▸ Problem
In the text on sea turtles in Alaska, how many eggs does a green sea turtle clutch contain on average?
[[ Excerpt provided open ]]
Only four species of turtles, all marine turtles, have
been documented within the state’s borders. Terrestrial
and freshwater aquatic species of turtles do not occur
in Alaska. Marine turtles are occasional visitors to
Alaska’s Gulf Coast waters and are considered a natural
part of the state’s marine ecosystem.
Between 1960 and 2007 there were 19 reports of
leatherback sea turtles (Dermochelys coriacea), the
world’s largest turtle. There have been 15 reports of
Green sea turtles (Chelonia mydas). The other two are
extremely rare, there have been three reports of Olive
ridley sea turtles (Lepidochelys olivacea) and two
reports of loggerhead sea turtles (Caretta caretta).
Currently, all four species are listed as threatened or
endangered under the U.S. Endangered Species Act.
Sea turtles are large, aquatic reptiles with forelimbs specially modified for swimming. These front flippers are significantly larger than the back flippers. Their shell is composed of two pieces, the top, or carapace, and the bottom, or plastron. In most sea turtle species, the shell is made up of bony plates covered with horny shields.
Green sea turtles are the largest hard-shelled sea turtle reaching lengths of over 3 feet and weighing 300-350 pounds. They have a relatively small head compared to their body size. Their carapace is smooth and its color varies between individuals. It may be a shade of black, gray, green, brown, or yellow. The plastron is yellowish white. They have one claw on each flipper.
Green sea turtles are herbivorous eating mostly algae and seagrasses. It is thought that this diet gives their fat its green hue. As hatchlings and juveniles, they feed on pelagic plants and animals near the surface in offshore areas. Adults transition to an exclusively herbivorous diet and feed in nearshore benthic habitats.
Green sea turtles undergo their first migration as hatchlings when they travel from their natal beaches to offshore areas to grow. Once the juveniles mature, they migrate to shallower coastal waters. In breeding years, adult females migrate from their coastal foraging areas to nesting beaches. These migrations may be hundreds to thousands of kilometers each way. The maximum migration is about 3,000 kilometers.
Green sea turtles reach sexual maturity between 20-50 years of age. After maturing, females nest every 2-4 years on their natal beaches. During the nesting season, females lay an average of 5 clutches of eggs with approximately two weeks between each nesting. Each clutch has an average of 135 eggs.
[[ Excerpt provided closed ]]
[[ Provided material open ]]
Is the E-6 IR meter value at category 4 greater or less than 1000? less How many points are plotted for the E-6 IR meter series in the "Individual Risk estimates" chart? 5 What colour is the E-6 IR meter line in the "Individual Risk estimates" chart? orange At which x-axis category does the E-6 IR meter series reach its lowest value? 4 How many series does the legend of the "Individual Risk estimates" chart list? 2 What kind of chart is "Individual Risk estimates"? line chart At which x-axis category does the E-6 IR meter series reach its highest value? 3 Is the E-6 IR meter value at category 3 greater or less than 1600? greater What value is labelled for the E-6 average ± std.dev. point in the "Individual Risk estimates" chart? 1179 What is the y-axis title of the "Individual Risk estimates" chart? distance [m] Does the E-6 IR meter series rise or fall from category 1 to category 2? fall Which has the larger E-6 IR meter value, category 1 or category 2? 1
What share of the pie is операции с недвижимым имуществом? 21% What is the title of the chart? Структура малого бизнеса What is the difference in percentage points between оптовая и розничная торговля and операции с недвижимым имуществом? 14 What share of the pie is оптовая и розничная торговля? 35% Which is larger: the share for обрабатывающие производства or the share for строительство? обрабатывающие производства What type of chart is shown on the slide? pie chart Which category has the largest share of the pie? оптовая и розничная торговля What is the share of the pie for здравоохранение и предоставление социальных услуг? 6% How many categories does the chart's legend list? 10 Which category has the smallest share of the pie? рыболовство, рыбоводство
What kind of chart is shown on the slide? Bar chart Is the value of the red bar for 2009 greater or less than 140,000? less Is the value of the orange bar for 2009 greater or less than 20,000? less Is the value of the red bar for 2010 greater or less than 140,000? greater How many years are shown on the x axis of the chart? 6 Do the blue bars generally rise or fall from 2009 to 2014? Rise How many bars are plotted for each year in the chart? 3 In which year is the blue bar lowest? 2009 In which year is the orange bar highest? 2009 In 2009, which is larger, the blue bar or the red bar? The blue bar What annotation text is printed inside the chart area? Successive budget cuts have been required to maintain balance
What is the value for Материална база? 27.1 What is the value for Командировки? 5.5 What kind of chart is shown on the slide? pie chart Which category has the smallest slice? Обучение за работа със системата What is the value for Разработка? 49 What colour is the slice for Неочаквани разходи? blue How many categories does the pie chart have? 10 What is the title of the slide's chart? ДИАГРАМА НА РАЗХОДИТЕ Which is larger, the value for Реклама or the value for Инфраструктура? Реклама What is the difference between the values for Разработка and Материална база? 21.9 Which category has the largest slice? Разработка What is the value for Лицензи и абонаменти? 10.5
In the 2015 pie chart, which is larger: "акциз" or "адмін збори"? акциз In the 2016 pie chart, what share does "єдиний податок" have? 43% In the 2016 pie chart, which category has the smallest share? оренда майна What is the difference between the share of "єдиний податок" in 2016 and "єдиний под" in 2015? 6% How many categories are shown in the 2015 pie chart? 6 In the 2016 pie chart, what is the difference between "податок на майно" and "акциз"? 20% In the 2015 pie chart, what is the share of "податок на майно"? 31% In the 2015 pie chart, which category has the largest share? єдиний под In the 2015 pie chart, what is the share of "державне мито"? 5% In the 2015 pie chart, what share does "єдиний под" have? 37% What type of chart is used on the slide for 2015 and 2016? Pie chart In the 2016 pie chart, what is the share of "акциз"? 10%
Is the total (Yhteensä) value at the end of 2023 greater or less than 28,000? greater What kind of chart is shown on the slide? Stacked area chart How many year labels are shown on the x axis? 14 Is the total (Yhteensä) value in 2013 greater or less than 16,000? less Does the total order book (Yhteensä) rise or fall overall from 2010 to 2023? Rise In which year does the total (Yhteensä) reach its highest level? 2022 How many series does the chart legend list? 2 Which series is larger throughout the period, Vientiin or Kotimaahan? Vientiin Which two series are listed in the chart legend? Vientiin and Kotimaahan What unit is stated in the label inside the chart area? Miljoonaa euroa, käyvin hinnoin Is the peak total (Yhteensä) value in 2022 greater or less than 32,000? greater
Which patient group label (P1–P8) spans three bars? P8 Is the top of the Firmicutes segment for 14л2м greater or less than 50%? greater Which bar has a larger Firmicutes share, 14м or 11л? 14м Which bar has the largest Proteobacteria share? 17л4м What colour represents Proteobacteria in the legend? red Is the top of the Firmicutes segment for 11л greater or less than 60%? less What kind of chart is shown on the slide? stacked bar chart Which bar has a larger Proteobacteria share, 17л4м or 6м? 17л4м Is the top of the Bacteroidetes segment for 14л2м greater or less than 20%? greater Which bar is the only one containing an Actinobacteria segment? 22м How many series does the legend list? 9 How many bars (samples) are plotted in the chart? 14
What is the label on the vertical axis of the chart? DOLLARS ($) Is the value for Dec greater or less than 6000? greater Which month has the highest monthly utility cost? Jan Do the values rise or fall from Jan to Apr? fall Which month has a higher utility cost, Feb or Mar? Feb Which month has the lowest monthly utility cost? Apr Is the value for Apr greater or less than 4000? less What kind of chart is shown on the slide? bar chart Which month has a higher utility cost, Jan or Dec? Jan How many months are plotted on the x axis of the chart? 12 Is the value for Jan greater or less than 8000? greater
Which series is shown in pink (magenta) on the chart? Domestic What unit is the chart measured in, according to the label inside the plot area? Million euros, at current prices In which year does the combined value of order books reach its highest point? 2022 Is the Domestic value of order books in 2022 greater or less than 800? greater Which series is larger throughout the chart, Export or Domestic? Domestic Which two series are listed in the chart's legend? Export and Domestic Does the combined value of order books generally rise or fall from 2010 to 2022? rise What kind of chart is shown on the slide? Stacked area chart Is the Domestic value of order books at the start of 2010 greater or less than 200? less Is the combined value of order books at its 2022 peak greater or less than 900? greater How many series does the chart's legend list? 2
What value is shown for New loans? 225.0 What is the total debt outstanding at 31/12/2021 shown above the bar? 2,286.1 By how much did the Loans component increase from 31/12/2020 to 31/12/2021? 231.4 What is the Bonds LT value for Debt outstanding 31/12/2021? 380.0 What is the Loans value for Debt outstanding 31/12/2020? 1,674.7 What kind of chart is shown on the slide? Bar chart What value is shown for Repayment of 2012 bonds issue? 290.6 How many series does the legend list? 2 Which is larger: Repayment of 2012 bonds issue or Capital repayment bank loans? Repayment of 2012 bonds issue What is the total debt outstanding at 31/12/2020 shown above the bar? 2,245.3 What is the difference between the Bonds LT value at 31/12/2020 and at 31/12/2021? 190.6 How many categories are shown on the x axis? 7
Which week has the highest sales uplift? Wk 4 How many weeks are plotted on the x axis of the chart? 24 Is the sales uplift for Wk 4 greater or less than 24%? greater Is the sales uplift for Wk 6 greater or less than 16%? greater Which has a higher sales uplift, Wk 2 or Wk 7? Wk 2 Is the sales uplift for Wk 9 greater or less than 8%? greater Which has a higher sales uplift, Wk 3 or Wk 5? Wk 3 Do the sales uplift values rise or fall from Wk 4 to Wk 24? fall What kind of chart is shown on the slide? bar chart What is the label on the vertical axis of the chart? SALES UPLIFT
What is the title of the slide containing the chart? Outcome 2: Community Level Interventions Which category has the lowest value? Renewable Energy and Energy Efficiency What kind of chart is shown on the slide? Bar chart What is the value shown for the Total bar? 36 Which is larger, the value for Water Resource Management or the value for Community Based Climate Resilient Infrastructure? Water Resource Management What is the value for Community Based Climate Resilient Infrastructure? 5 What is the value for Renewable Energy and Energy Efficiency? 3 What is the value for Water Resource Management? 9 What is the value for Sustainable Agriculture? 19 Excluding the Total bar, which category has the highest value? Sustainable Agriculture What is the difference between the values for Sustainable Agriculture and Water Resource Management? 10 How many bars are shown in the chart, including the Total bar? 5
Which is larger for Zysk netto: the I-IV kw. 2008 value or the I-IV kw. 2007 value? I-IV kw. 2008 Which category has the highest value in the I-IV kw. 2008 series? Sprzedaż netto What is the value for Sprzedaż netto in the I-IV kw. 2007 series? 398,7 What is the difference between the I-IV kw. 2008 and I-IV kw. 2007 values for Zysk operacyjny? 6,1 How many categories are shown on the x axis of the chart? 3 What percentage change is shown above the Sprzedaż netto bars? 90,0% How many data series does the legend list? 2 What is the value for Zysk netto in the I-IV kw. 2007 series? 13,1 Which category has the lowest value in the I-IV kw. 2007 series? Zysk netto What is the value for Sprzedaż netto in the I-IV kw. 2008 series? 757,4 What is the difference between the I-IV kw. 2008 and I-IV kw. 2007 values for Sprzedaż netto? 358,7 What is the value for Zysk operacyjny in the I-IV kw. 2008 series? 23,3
[[ Provided material closed ]]
▸ Exercise response
An average of 135 eggs.